Адресована была телеграмма исполняющему обязанности начальника строительства Калиновскому.
— Меня поставили этой телеграммой в совершенно нелепое положение!— Евгений Адамович силился казаться возмущенным.— Им же прекрасно известно, что вы находитесь на стройке. Какая была необходимость адресовать телеграмму мне?
— Им прекрасно, так сказать, официально извест-, но, что я болен,— возразил Набатов,— а вы исполняете мои обязанности.
— Да, но что я должен делать теперь? — воскликнул Калиновский.
Набатова начало раздражать его показное волнение, и он ответил сухо:
— В телеграмме точно сказано, что вы должны делать.
Но Евгений Адамович как бы не заметил сухости в тоне Набатова.
— Кузьма Сергеевич, я хочу знать: как бы вы поступили на моем месте?
— А вот это уже праздный вопрос,— усмехнулся Набатов.— Я не собираюсь быть на вашем месте и постараюсь, чтобы вы не оказались на моем. Поэтому поступайте так, как считаете правильным, находясь на своем месте.
— Если я вас правильно понимаю,— сказал-Калиновский подчеркнуто официальным тоном,— я должен отдать приказ о прекращении работ.
Набатов с трудом сдержался, чтобы не расхохотаться.
— А вы говорили: не знаете, что делать!
— Теперь знаю. Прошу извинить за беспокойство.
Закрыв за Калиновский дверь, Набатов тут же позвонил Перевалову, попросил зайти.
— Что случилось? — еще в дверях спросил Перевалов.— Я только что был на льду.
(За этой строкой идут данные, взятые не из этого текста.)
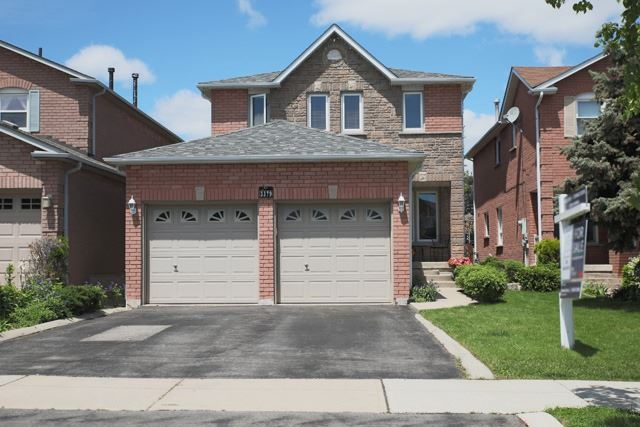 Detached at 3379 Dovetail Mews, Mississauga, Ontario. Image 1
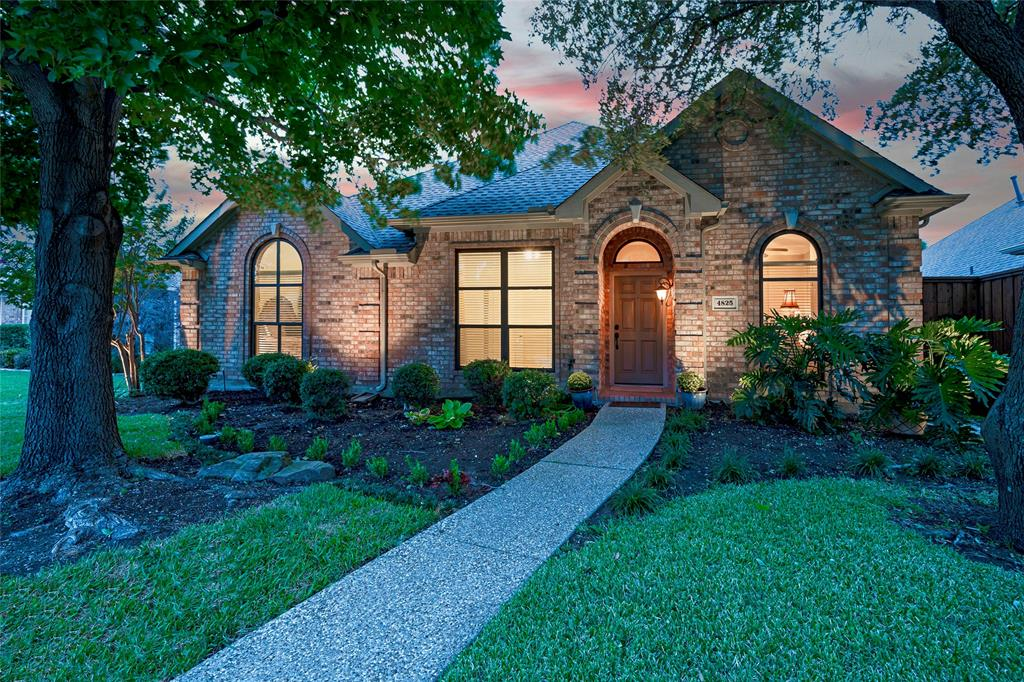 4825 Frost Hollow  Drive, Plano, Texas 75093 - Acquisto Real Estate best frisco realtor Amy Gasperini 1031 exchange expert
Там все в порядке.
— По-латыни это называется «идефикс», а по-русски —«что у кого болит»,— засмеялся Набатов.
Пока Перевалов раздевался и обметал снег с валенок, он рассказал ему о телеграмме главка.
— Где эта телеграмма? — спросил Перевалов, когда Кузьма Сергеевич провел его к себе наверх и усадил к столу в старое глубокое кресло.
— Унес исполняющий. Но я помню ее слово в слово.
— Так… Наконец-то прижали нас.
— Это мы их прижали. Дальше выжидать и отмалчиваться нельзя.
— Калиновский, конечно, выполнит распоряжение? — сказал Перевалов после короткого молчания.
— Придется выздоравливать.
— И?..
— И отменять его приказ.
— Кузьма Сергеевич,— сказал Перевалов,— не возражаю против такого решения… и не настаиваю на нем. Нет, ты не смотри на меня так. Меня вовсе не тянет в кусты. Я хочу, чтобы мы с тобой еще раз разобрались в этом деле. Время у нас есть. До утра еще далеко… Я согласен вместе с тобой пойти на любой риск и разделить ответственность. Только надо, чтобы мы были уверены в своей правоте.